TEXT SHOWN →

============

Hey,
still being new to PyTorch, I am still a bit uncertain about ways of using inbuilt loss functions correctly. On PyTorch’s official website on loss functions, examples are provided where both so called inputs and target values are provided to a loss function. I assume, that the input tensor models the output of a network, such that loss functions compute the loss as a function of the difference between the target and the input values.
In my concrete case, I am working on an implementation of Reinforcement Learning (DQN). So, If I am not mistaken and assuming that the above is correct, applying a single (simplified) update to my network in each iteration of an update-function’s for-loop should look somewhat like that:
def updateNetwork():
mini_batch = self.constructMiniBatch()
for sample in mini_batch:
# compute q_values (predictions)
predicted_q_values = self.q_net(sample.current_state, sample.current_state_actions)
# compute estimated max target value of next state
discounted_future_rewards = discount_factor * self.target_net(sample.next_state, sample.next_state_actions)
# argmax
max_future_reward, _ = t.squeeze(discounted_future_rewards).max(0)
# sum things up
max_future_reward += sample.observed_reward
# first: target values = predictions; then only set particular q_value to actual target value (max_future_reward) for which we have an observed reward
target_values = predicted_q_values.clone()

============

RECORDED DATA →
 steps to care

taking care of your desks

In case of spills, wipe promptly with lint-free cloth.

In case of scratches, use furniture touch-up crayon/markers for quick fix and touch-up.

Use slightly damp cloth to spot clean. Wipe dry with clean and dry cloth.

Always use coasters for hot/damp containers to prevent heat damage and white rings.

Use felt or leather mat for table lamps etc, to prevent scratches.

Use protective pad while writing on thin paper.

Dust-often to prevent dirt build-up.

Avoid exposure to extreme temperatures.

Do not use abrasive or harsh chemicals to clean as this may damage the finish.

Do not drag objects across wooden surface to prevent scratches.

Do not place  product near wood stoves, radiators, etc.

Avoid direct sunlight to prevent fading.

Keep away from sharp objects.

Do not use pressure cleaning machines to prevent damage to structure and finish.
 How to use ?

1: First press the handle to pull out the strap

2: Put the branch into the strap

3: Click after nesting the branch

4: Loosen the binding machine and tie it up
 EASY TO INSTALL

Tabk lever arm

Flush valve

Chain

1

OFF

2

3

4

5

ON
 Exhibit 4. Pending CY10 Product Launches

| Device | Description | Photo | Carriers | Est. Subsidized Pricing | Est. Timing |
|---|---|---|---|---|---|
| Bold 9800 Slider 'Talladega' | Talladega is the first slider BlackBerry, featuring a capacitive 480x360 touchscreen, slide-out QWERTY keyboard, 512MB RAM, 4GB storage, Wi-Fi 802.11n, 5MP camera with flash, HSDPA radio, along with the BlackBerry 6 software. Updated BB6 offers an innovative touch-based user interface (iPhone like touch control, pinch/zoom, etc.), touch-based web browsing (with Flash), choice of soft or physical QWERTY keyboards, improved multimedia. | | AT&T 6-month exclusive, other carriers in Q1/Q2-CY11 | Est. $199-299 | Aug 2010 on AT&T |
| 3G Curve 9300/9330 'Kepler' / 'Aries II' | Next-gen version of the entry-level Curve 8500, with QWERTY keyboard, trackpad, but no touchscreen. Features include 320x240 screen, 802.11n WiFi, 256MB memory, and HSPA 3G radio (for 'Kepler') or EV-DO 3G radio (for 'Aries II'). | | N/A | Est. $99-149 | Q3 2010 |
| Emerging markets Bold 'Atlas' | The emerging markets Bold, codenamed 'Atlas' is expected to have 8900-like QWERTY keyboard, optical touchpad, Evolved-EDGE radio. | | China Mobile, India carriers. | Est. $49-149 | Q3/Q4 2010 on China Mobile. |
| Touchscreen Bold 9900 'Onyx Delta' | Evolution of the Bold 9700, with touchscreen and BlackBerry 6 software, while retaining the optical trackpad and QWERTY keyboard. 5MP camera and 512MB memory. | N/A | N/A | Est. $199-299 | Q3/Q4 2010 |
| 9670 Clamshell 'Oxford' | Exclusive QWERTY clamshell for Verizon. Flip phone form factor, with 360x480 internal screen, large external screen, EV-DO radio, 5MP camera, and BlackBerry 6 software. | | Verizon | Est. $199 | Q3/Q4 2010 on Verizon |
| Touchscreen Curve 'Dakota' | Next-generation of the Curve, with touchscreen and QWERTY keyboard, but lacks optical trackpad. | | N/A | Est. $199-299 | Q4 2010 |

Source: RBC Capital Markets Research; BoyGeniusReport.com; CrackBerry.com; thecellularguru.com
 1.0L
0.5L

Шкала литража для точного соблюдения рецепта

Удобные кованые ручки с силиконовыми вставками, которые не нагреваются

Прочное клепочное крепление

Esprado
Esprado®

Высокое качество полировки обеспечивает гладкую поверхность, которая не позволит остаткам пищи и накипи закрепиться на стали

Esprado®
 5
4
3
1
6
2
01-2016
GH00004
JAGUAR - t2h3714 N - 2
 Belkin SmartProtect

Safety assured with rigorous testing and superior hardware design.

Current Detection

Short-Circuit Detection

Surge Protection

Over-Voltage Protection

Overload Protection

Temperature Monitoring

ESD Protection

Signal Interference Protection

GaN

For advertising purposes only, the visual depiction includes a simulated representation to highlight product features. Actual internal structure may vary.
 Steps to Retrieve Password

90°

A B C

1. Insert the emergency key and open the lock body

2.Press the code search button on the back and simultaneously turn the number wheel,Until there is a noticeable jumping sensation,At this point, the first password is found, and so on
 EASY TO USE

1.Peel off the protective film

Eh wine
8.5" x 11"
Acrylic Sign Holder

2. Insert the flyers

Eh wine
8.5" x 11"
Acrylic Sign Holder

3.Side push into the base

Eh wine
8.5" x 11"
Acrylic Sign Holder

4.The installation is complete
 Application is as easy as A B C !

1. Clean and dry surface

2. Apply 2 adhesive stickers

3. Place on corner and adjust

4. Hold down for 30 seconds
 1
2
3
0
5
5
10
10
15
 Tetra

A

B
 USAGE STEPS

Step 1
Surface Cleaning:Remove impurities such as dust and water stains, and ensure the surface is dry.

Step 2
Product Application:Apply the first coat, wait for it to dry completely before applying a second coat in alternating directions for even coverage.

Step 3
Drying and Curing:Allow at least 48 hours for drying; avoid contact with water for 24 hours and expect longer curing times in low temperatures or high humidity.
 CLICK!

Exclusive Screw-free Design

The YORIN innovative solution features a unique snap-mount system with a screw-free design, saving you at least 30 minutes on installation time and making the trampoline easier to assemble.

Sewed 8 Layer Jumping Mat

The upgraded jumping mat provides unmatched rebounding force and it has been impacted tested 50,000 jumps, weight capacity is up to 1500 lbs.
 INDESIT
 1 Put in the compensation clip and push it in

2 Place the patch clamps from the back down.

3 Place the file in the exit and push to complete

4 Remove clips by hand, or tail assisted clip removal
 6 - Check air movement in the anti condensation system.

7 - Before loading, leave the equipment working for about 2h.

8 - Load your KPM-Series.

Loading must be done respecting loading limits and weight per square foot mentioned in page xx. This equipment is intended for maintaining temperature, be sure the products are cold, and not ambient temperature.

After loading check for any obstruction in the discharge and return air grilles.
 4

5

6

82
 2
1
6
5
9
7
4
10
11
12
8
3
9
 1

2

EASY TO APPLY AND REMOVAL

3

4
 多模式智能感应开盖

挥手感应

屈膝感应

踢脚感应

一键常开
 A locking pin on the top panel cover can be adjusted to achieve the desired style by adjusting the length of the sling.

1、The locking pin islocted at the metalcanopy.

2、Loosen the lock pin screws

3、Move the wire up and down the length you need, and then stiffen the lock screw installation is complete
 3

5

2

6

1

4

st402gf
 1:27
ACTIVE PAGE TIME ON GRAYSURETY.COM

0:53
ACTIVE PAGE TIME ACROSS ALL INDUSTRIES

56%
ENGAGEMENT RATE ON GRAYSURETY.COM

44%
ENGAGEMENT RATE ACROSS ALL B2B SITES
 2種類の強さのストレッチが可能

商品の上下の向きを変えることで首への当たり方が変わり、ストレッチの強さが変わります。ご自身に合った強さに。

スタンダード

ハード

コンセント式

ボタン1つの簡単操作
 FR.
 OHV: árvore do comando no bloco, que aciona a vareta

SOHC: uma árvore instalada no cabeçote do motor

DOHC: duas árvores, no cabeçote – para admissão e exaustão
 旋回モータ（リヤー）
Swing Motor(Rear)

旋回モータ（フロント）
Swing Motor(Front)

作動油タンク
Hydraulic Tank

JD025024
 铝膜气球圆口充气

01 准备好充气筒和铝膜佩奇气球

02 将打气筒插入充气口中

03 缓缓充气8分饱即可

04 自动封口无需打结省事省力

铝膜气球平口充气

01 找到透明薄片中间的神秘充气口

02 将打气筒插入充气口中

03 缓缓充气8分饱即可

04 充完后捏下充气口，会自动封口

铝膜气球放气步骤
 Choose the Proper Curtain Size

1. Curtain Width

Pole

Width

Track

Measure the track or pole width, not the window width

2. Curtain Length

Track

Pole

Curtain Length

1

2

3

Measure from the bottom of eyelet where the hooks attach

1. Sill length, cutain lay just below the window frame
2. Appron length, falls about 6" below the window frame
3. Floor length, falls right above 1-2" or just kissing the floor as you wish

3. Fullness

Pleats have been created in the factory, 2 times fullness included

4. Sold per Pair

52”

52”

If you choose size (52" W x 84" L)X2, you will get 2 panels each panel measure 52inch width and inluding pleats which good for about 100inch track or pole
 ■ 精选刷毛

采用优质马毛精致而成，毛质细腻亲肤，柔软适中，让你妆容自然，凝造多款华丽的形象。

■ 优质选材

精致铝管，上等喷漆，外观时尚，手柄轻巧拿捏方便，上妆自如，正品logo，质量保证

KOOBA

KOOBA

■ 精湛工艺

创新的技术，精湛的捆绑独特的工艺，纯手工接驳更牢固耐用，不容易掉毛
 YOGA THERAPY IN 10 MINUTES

============

TASKS FOR THIS EXERCISE →
1. In the post on PyTorch loss functions, what kind of Reinforcement Learning implementation is the writer working on?
2. Say whether each statement agrees with the post on PyTorch loss functions, giving yes or no and quoting the words that decide it: (a) The writer is experienced with PyTorch. (b) The writer assumes the input tensor models the output of a network. (c) The target values are made by cloning the predicted q-values.
The lines have no connection to the text.

RESPONSES PER TASK →
1. DQN

2.
(a) No: "still being new to PyTorch"
(b) Yes: "I assume, that the input tensor models the output of a network"
(c) Yes: "target_values = predicted_q_values.clone()"